DATA ROWS
+--
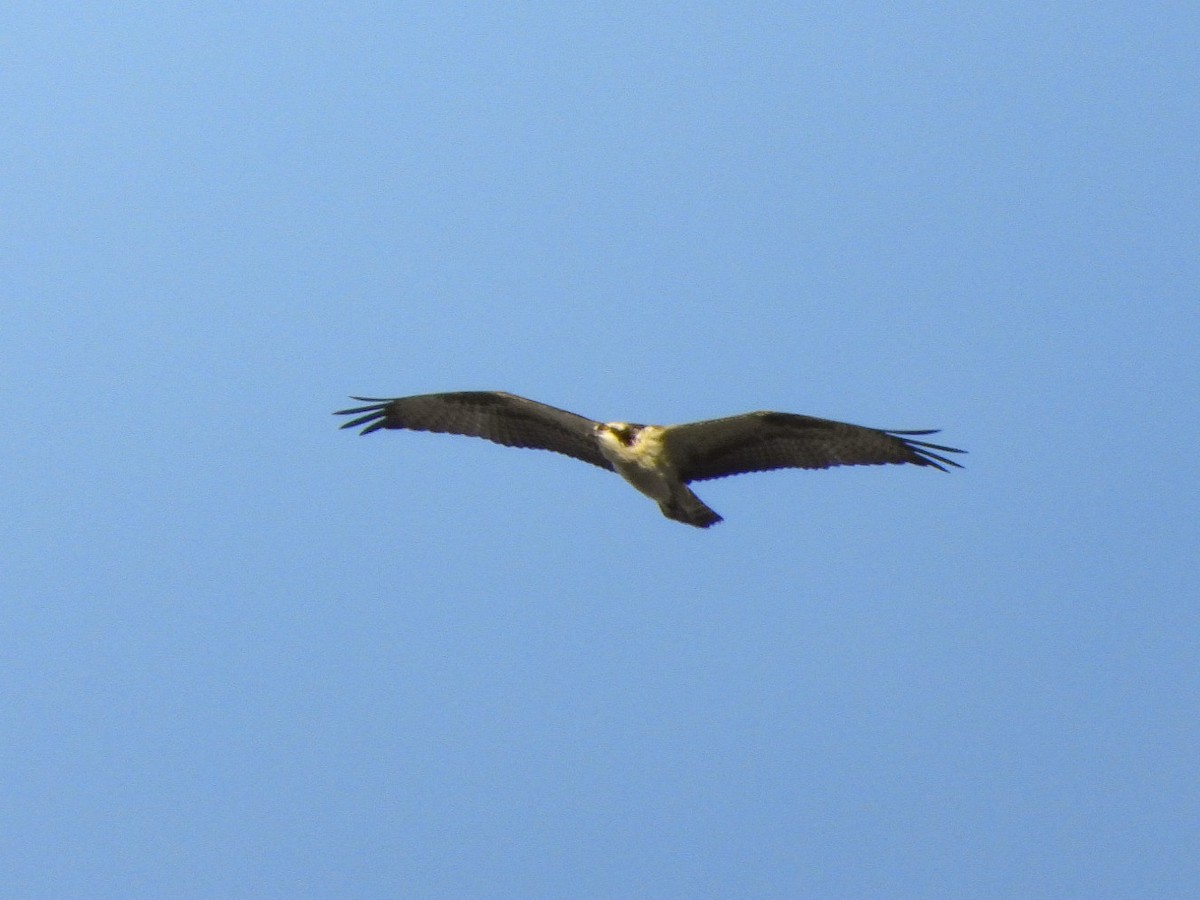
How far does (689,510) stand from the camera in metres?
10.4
+--
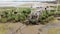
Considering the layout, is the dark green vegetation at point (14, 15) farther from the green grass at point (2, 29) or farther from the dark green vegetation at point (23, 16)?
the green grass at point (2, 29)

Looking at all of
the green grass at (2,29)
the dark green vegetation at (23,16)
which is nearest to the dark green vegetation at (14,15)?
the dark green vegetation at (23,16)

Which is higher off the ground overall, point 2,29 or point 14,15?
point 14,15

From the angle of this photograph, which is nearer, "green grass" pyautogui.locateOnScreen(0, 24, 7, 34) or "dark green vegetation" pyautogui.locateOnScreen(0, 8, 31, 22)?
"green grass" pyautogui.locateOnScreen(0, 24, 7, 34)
+--
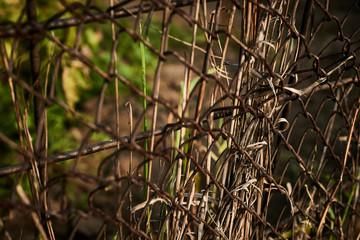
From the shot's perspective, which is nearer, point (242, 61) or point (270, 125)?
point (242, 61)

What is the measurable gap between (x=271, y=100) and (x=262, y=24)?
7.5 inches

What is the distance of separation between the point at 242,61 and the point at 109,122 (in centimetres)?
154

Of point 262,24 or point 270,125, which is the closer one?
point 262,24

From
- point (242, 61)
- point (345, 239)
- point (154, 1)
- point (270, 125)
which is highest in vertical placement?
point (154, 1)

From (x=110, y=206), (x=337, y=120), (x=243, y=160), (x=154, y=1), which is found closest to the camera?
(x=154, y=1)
+--
EXERCISE
Gather each line from the entries above that contains the word "vegetation" and copy it in full.

FINAL RESULT
Considering the layout, is the dark green vegetation at point (14, 15) farther from the green grass at point (2, 29) or farther from the dark green vegetation at point (23, 16)?
the dark green vegetation at (23,16)
which is nearest to the dark green vegetation at (14,15)?
the dark green vegetation at (23,16)
From the angle of this photograph, which is nearer, "green grass" pyautogui.locateOnScreen(0, 24, 7, 34) or "dark green vegetation" pyautogui.locateOnScreen(0, 8, 31, 22)?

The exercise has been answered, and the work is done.